Image courtesy NatureServe

What’s the connection between the South Valley in Albuquerque, and South America?   Biodiversity and water.

I teach a course that combines Environmental Science and Statistics.   We have been working with the US Fish and Wildlife to help develop land that was previously a dairy farm, then alfalfa farm, into an urban wildlife refuge, the Valle de Oro.

As part of the site plan for the refuge, the FWS plans on deploying water previously used to irrigate crops to help create intermittent wetlands, which should bring in both plants and animals not recently seen there…so we should see an increase in the biodiversity.    This won’t be too hard, since the fields have been dominated by the monoculture of alfalfa.

Students are exploring whether it is worth it to devote water to the land, and create the refuge.   To help them make the connection between biodiversity and water (which, to be sure, it pretty intuitive), I gave them this assignment:

Submit a spreadsheet that has:
1) Data for rainfall and associated biodiversity from the two maps.  You should have at least 8 pairs.  Here are some instructions (please listen with headphones) to collect your data from the two maps and place onto excel.

● EXCERPTED DATA:
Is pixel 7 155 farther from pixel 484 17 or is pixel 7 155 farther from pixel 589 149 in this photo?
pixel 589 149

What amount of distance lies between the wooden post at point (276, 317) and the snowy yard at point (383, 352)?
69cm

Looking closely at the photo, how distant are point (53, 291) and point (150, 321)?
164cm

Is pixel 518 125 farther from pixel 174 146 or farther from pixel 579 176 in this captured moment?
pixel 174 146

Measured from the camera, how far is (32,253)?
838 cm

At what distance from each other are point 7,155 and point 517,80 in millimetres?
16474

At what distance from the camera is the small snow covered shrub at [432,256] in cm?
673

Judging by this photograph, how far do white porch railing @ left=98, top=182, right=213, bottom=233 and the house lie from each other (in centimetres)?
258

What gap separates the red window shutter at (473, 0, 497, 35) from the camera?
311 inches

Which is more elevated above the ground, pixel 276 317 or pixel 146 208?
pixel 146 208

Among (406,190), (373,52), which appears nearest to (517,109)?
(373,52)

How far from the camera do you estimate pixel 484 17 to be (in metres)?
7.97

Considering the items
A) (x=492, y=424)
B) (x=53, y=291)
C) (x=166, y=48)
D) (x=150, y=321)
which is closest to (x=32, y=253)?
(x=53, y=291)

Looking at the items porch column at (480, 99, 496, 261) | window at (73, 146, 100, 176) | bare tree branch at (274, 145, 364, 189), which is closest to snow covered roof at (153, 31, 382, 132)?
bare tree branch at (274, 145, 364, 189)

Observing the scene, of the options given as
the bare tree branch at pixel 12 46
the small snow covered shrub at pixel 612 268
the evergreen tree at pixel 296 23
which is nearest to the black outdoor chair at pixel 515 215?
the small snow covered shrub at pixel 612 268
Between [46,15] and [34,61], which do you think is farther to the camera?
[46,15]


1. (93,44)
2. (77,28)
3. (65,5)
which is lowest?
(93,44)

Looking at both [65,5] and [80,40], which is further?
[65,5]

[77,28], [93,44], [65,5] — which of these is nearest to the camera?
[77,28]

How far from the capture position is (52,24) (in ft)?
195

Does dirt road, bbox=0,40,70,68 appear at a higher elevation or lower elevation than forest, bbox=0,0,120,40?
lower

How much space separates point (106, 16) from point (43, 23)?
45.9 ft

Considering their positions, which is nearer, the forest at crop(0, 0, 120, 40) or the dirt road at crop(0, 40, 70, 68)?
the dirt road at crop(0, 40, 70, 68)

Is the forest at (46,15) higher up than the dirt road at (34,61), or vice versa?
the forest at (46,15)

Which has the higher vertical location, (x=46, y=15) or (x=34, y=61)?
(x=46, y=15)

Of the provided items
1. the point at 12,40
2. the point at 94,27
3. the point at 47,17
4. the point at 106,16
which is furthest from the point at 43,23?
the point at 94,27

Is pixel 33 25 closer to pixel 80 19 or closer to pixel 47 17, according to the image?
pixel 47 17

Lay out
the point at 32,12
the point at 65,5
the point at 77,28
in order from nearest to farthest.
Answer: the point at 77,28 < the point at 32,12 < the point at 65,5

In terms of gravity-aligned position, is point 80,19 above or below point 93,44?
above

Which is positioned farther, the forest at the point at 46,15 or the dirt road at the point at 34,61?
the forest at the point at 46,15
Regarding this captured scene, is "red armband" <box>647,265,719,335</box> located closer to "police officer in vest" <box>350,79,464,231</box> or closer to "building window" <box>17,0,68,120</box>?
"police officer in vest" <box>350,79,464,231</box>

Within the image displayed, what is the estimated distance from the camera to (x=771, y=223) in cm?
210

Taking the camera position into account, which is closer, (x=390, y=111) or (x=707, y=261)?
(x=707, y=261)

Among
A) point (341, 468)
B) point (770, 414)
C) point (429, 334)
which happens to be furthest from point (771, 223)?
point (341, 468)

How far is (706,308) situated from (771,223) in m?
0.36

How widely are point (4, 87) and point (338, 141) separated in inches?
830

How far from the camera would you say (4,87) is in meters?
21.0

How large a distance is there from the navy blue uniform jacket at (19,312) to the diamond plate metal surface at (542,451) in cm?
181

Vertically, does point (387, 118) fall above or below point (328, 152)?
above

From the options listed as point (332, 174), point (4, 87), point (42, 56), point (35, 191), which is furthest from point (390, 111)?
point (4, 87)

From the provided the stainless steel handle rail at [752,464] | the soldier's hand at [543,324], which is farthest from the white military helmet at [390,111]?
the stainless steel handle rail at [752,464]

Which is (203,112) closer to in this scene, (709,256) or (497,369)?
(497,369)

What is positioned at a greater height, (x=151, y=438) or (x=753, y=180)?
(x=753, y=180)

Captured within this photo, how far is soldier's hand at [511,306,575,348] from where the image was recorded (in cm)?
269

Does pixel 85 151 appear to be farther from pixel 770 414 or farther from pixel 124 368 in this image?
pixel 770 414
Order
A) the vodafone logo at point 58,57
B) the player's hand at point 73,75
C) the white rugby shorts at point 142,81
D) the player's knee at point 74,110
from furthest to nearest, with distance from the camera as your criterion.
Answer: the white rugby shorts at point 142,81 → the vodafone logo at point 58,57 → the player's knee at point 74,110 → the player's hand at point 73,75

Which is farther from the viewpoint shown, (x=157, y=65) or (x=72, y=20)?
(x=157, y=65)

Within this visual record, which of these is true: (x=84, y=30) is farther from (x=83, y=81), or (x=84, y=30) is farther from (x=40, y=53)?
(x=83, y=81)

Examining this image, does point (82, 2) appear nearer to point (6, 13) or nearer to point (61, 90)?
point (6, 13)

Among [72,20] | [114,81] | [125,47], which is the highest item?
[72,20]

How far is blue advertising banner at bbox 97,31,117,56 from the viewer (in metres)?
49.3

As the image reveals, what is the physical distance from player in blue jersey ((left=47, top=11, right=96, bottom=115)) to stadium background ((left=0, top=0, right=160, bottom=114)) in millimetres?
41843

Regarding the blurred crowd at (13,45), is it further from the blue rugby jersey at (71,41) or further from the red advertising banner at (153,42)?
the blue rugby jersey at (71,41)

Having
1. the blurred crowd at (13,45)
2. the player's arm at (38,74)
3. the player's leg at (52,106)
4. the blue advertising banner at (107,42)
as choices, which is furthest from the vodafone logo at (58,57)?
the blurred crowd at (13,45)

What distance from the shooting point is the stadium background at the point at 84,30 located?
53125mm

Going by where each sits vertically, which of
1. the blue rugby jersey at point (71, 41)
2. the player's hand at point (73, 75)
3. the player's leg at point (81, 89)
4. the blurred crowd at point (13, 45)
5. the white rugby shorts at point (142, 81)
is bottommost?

● GIVEN PROBLEM 1: According to the Valle de Oro post, what crop dominated the fields before the refuge?
● GIVEN PROBLEM 2: Translate this sentence from the Valle de Oro post into Spanish: "I teach a course that combines Environmental Science and Statistics."
● GIVEN PROBLEM 3: Reproduce the Valle de Oro post from "Submit a spreadsheet" up to and including "place onto excel.".

● COMPLETE ANSWER 1: Alfalfa.

● COMPLETE ANSWER 2: Enseño un curso que combina Ciencias Ambientales y Estadística.

● COMPLETE ANSWER 3:
Submit a spreadsheet that has:
1) Data for rainfall and associated biodiversity from the two maps.  You should have at least 8 pairs.  Here are some instructions (please listen with headphones) to collect your data from the two maps and place onto excel.